[Data for review]

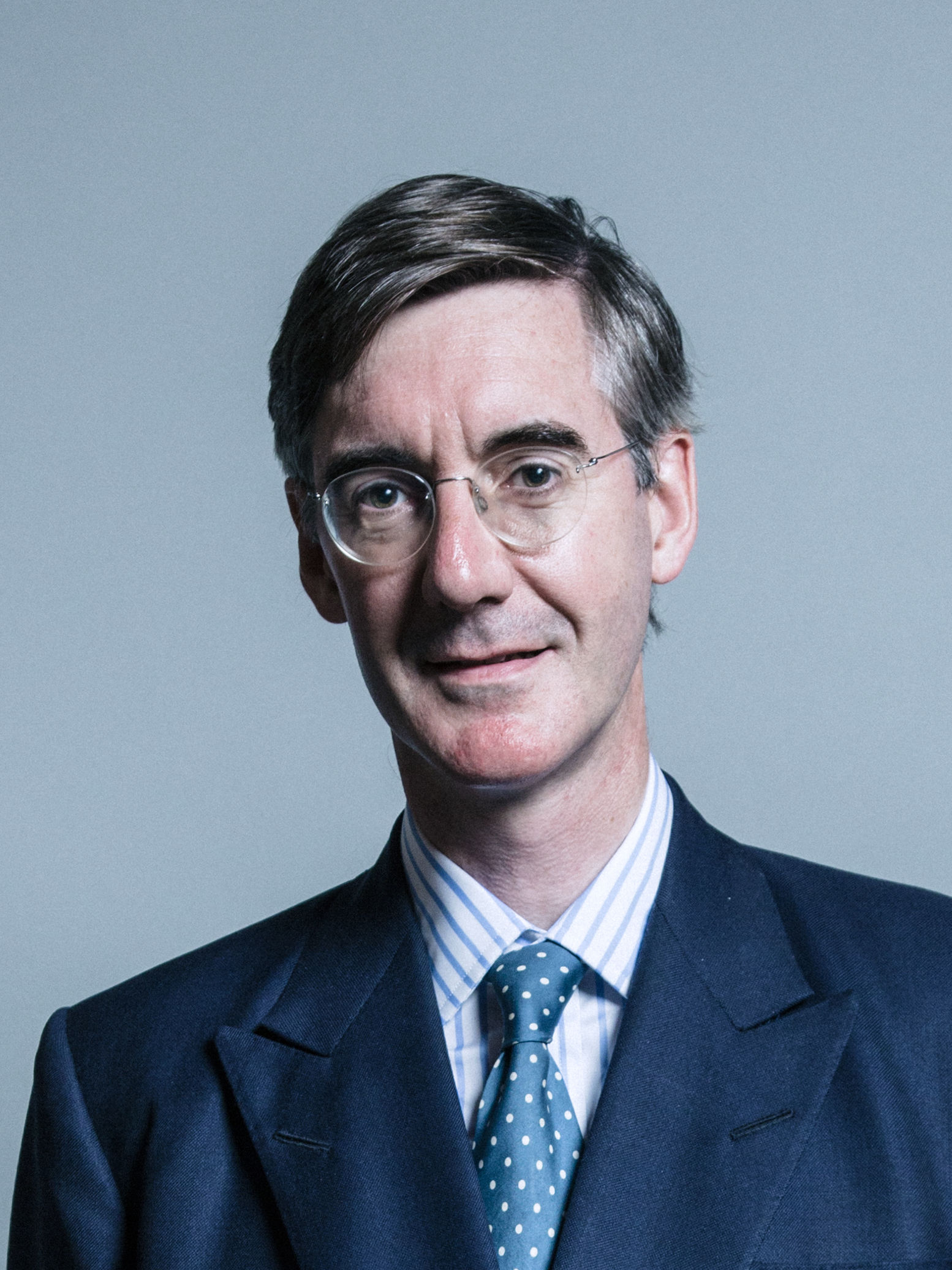 Jacob Rees-Mogg: Memes, fees and abortion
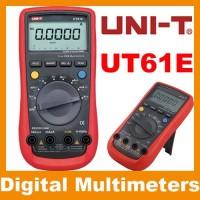 UNI-T UT61E Modern Digital Multimeter Meter AD DC RMS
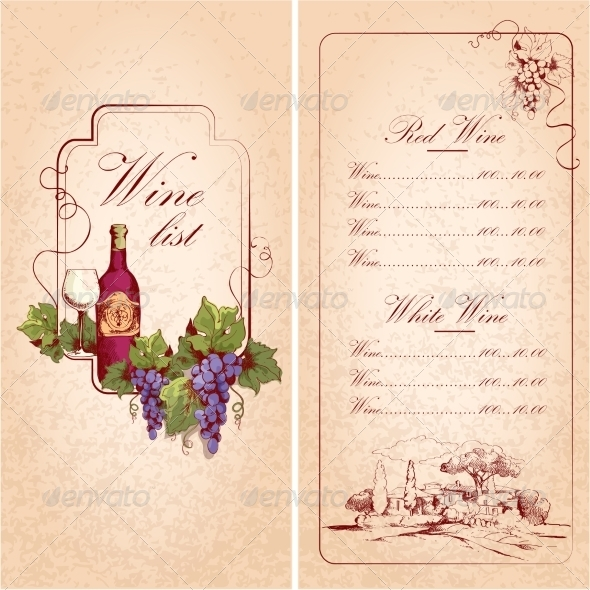 Wine List Template by macrovector | GraphicRiver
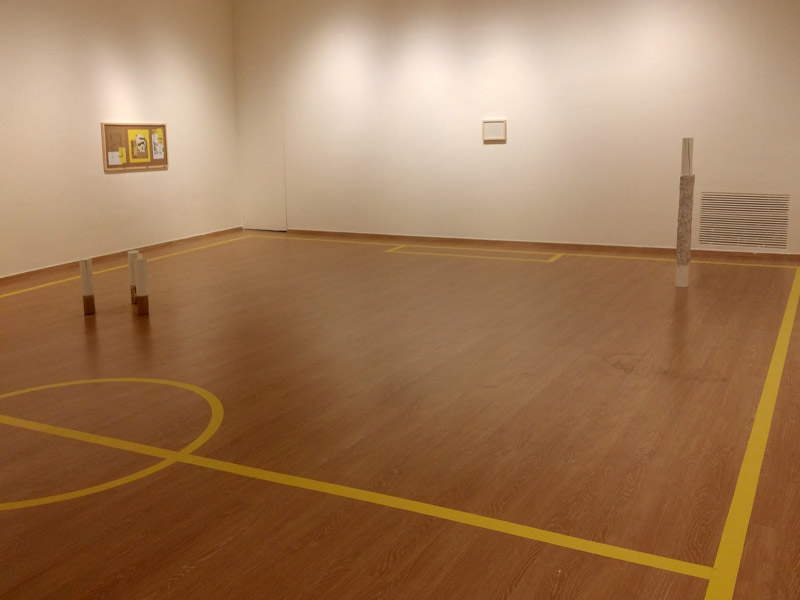Exposición de señales amarillas. Manuel Senén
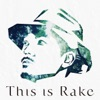 This is Rake~BEST Collection~ ジャケット写真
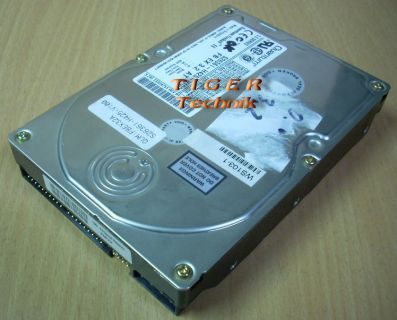 QUANTUM 5.1AT EX51A012 REV 01-C Festplatte HDD 5.1GB ATA 3.5 f311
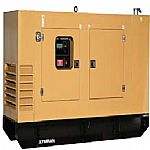 Olympian GEH220-2 Diesel Generator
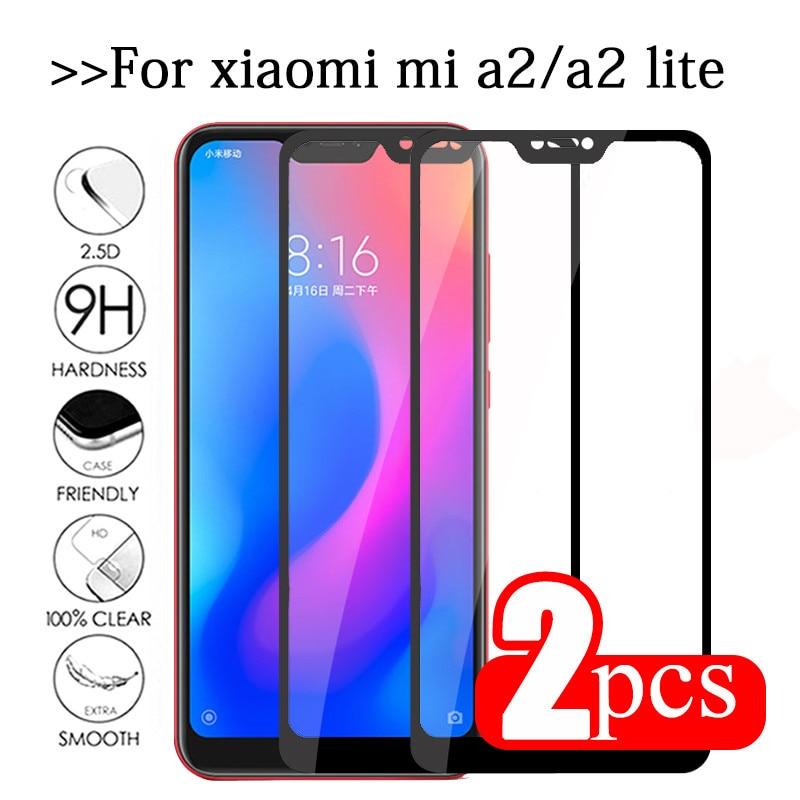 2pcs For xiaomi mi a2 lite tempered glass mi a2 lite protective glass on xaomi mia2 light a2lite mia2lite screen protector Film(China)
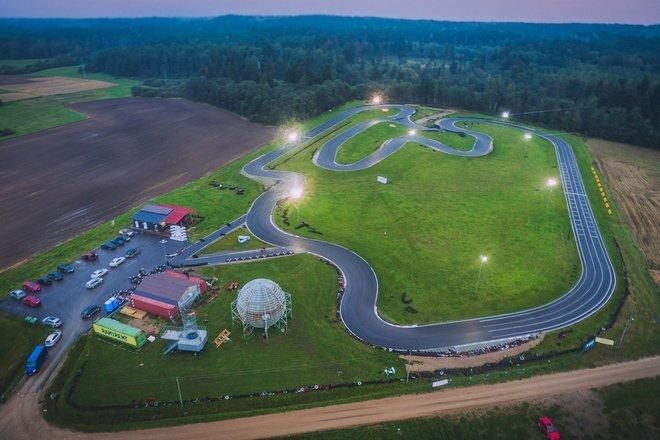 Speedway kart track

[/Data for review]

*Exercise objective*: Leave every picture out. Retype the remaining data exactly.

*Response below*:
 Jacob Rees-Mogg: Memes, fees and abortion
 UNI-T UT61E Modern Digital Multimeter Meter AD DC RMS
 Wine List Template by macrovector | GraphicRiver
Exposición de señales amarillas. Manuel Senén
 This is Rake~BEST Collection~ ジャケット写真
 QUANTUM 5.1AT EX51A012 REV 01-C Festplatte HDD 5.1GB ATA 3.5 f311
 Olympian GEH220-2 Diesel Generator
 2pcs For xiaomi mi a2 lite tempered glass mi a2 lite protective glass on xaomi mia2 light a2lite mia2lite screen protector Film(China)
 Speedway kart track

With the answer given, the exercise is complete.